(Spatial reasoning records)
————
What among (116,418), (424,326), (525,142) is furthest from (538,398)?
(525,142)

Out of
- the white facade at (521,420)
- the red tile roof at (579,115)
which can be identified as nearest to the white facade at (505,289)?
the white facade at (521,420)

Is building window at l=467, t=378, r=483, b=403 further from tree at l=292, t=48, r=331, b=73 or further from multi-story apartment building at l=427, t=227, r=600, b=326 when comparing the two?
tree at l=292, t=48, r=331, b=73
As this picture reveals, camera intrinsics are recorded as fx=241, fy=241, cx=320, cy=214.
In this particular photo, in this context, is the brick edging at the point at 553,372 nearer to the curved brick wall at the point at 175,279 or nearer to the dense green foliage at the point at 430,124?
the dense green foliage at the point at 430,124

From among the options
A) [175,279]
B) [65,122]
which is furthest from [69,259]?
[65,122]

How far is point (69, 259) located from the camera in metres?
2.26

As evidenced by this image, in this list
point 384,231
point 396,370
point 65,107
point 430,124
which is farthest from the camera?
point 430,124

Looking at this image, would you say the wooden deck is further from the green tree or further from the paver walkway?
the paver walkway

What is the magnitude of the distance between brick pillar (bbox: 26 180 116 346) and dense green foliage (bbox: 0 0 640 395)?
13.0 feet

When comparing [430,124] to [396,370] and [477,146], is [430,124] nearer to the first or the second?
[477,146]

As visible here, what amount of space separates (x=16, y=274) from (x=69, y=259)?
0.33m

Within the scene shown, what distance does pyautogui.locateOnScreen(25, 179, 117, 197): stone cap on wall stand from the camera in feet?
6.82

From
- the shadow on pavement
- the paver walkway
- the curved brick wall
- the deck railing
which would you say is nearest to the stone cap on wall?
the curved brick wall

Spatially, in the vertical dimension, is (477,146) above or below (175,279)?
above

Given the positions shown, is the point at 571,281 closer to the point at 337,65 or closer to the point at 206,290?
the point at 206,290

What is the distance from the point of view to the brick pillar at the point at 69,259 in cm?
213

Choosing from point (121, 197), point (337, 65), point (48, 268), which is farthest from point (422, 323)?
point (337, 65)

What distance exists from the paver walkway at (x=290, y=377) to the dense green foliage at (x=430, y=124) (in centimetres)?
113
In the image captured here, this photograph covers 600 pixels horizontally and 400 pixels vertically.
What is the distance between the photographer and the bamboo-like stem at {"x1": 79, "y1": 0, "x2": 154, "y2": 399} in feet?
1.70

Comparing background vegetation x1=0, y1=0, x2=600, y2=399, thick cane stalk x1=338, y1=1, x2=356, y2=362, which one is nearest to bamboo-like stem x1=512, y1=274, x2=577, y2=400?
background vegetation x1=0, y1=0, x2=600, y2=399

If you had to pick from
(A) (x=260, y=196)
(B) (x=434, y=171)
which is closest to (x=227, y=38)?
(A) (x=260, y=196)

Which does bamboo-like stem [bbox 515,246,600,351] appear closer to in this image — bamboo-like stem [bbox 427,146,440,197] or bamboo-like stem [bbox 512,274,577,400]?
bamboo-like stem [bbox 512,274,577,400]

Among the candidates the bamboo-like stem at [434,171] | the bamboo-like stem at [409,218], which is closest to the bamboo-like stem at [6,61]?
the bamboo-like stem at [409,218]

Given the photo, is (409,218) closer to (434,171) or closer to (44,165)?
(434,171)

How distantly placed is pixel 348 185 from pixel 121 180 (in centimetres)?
————
### Task to complete
Rewrite the records from the line with "What distance exists" through the end of the records, putting "camera" in place of "photographer" and leaving everything else unchanged.

### Expected answer
What distance exists from the paver walkway at (x=290, y=377) to the dense green foliage at (x=430, y=124) (in centimetres)?
113
In the image captured here, this photograph covers 600 pixels horizontally and 400 pixels vertically.
What is the distance between the camera and the bamboo-like stem at {"x1": 79, "y1": 0, "x2": 154, "y2": 399} in feet?
1.70

Comparing background vegetation x1=0, y1=0, x2=600, y2=399, thick cane stalk x1=338, y1=1, x2=356, y2=362, which one is nearest to bamboo-like stem x1=512, y1=274, x2=577, y2=400?
background vegetation x1=0, y1=0, x2=600, y2=399

If you had to pick from
(A) (x=260, y=196)
(B) (x=434, y=171)
which is closest to (x=227, y=38)?
(A) (x=260, y=196)

Which does bamboo-like stem [bbox 515,246,600,351] appear closer to in this image — bamboo-like stem [bbox 427,146,440,197] or bamboo-like stem [bbox 512,274,577,400]?
bamboo-like stem [bbox 512,274,577,400]

Among the candidates the bamboo-like stem at [434,171] | the bamboo-like stem at [409,218], which is closest to the bamboo-like stem at [6,61]?
the bamboo-like stem at [409,218]

Given the photo, is (409,218) closer to (434,171) or closer to (44,165)?
(434,171)

How distantly placed is pixel 348 185 from pixel 121 180 (in centimetres)?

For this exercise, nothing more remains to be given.